━━━ Dataset ━━━

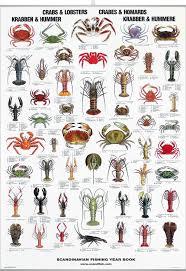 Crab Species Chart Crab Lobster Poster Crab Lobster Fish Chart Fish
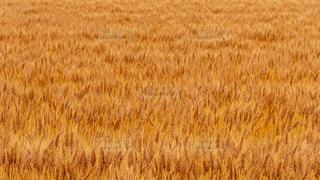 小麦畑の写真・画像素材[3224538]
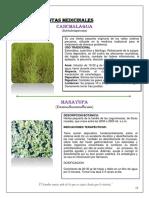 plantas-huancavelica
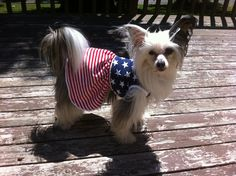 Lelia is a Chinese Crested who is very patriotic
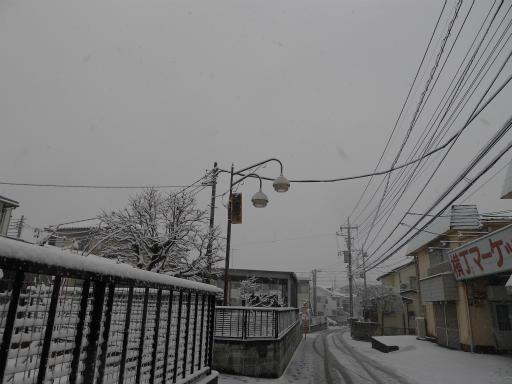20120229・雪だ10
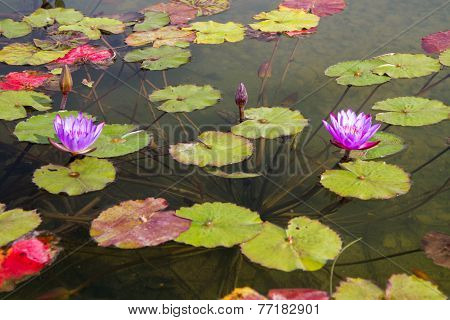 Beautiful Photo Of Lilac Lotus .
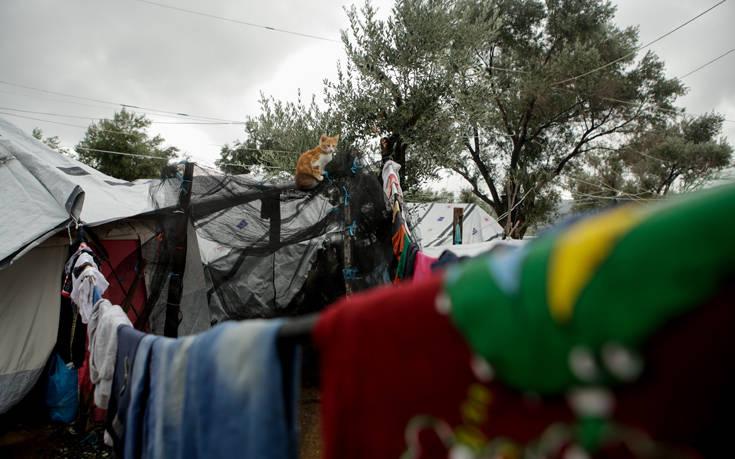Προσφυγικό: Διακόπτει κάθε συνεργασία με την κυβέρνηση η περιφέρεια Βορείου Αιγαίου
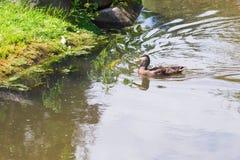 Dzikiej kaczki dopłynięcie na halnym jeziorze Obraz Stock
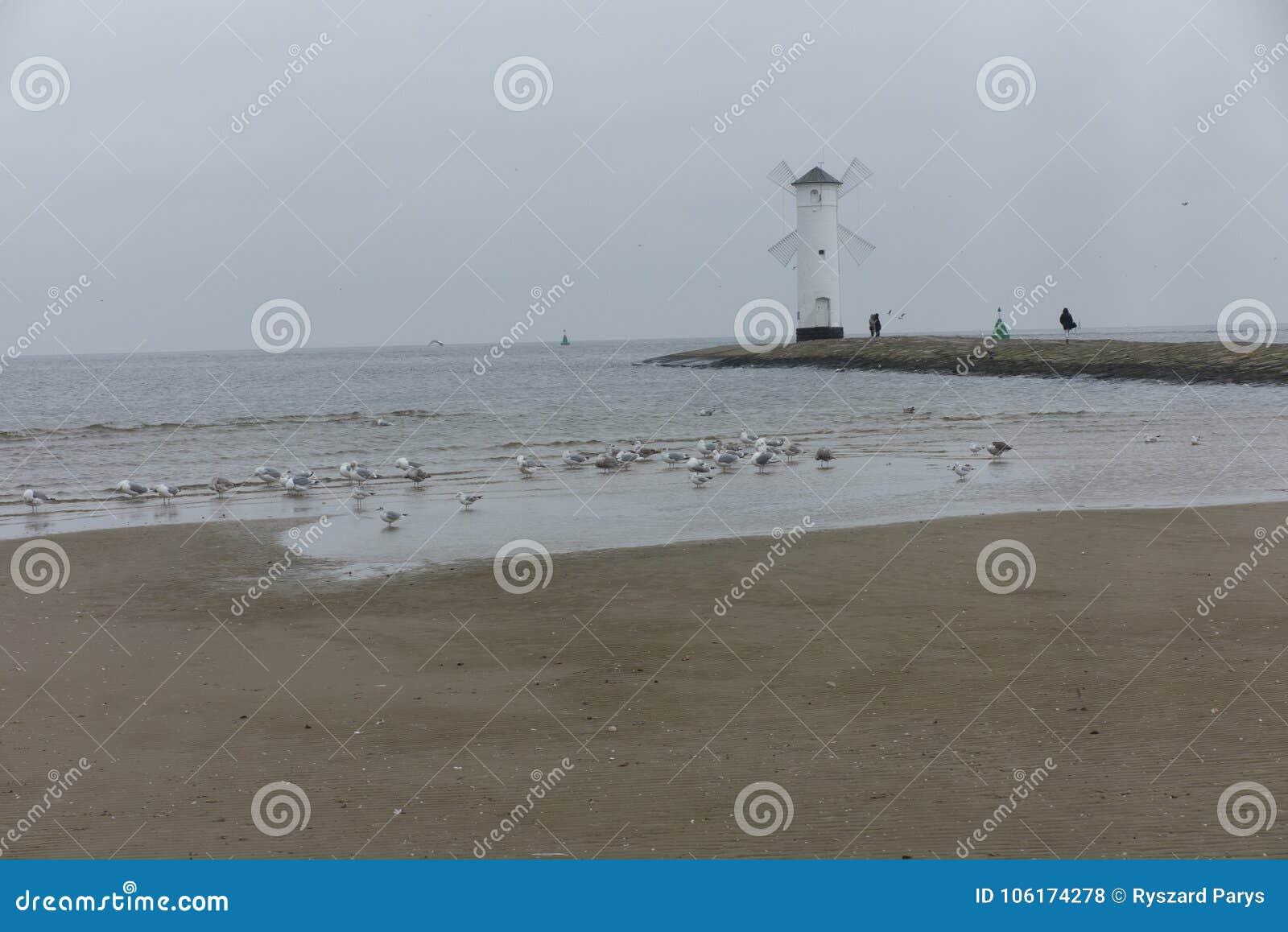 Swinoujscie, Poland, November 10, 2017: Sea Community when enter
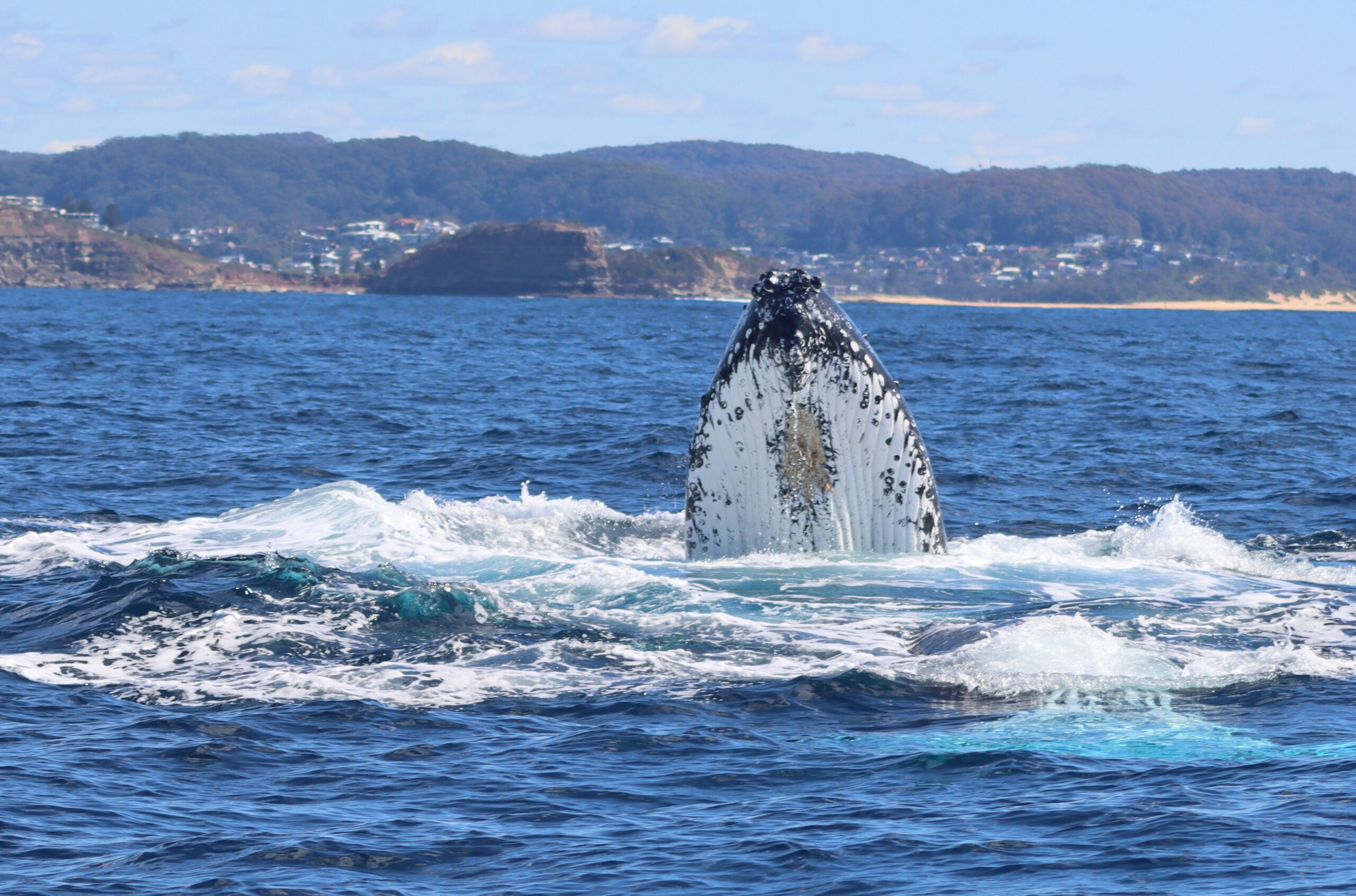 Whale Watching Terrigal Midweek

━━━
━━━ Dataset ━━━

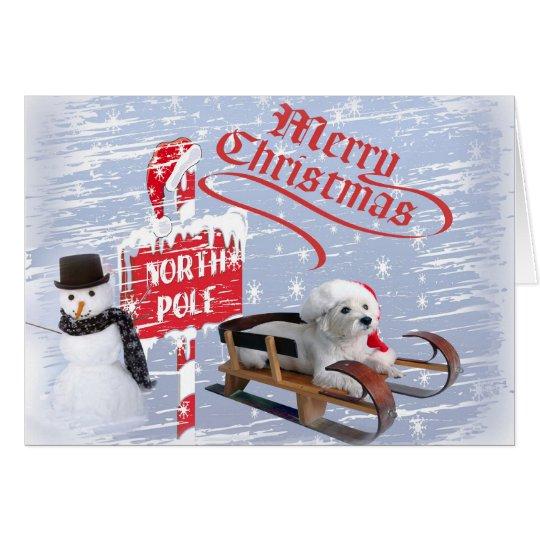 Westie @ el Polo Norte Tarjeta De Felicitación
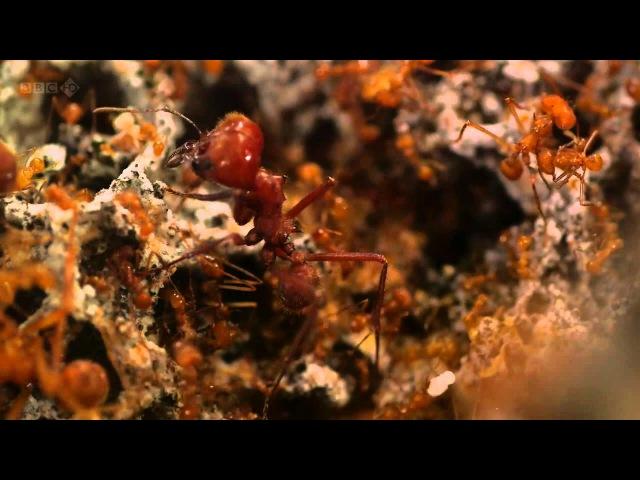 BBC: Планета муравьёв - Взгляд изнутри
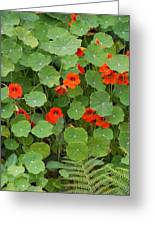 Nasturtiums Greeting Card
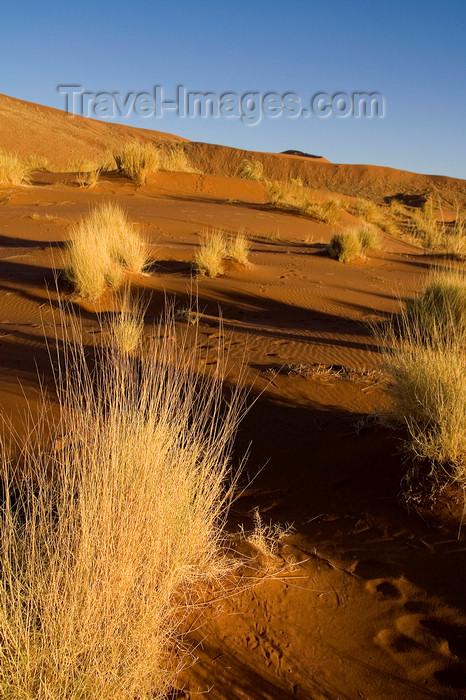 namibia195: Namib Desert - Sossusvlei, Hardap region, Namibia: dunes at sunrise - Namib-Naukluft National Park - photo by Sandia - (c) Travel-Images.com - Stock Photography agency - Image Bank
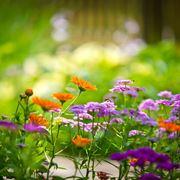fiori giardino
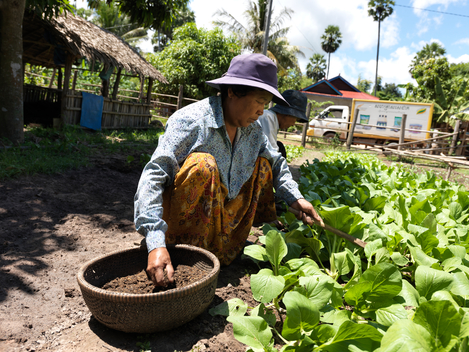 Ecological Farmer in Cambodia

━━━
━━━ Dataset ━━━

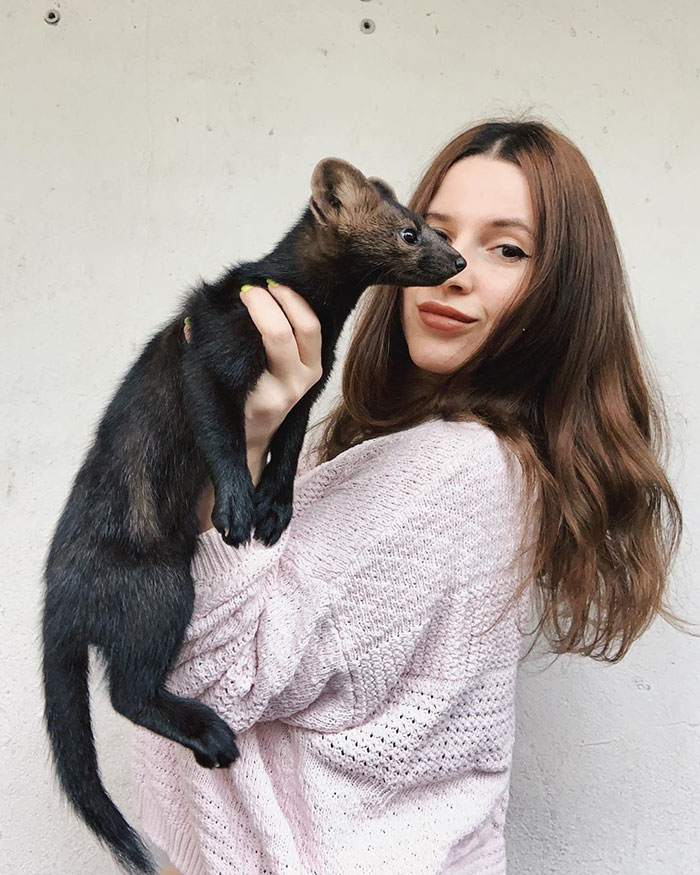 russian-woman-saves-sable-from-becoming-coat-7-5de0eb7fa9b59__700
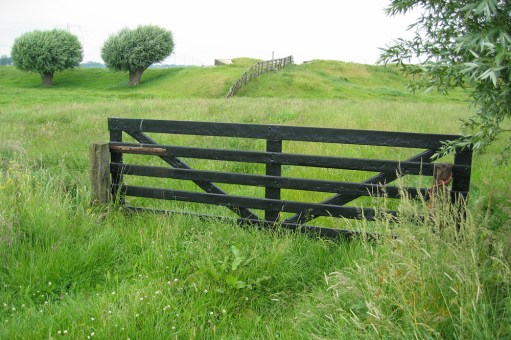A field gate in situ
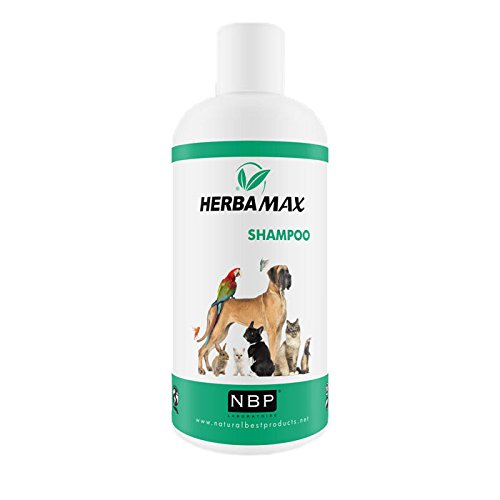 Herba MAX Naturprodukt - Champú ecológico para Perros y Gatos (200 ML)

━━━

Exercise prompt: The material above holds pictures; leave them out and set down exactly the lines from the line with "小麦畑の写真・画像素材[3224538]" to the line with "Dzikiej kaczki dopłynięcie", both included.

Task solution:
 小麦畑の写真・画像素材[3224538]
 plantas-huancavelica
 Lelia is a Chinese Crested who is very patriotic
20120229・雪だ10
 Beautiful Photo Of Lilac Lotus .
Προσφυγικό: Διακόπτει κάθε συνεργασία με την κυβέρνηση η περιφέρεια Βορείου Αιγαίου
 Dzikiej kaczki dopłynięcie na halnym jeziorze Obraz Stock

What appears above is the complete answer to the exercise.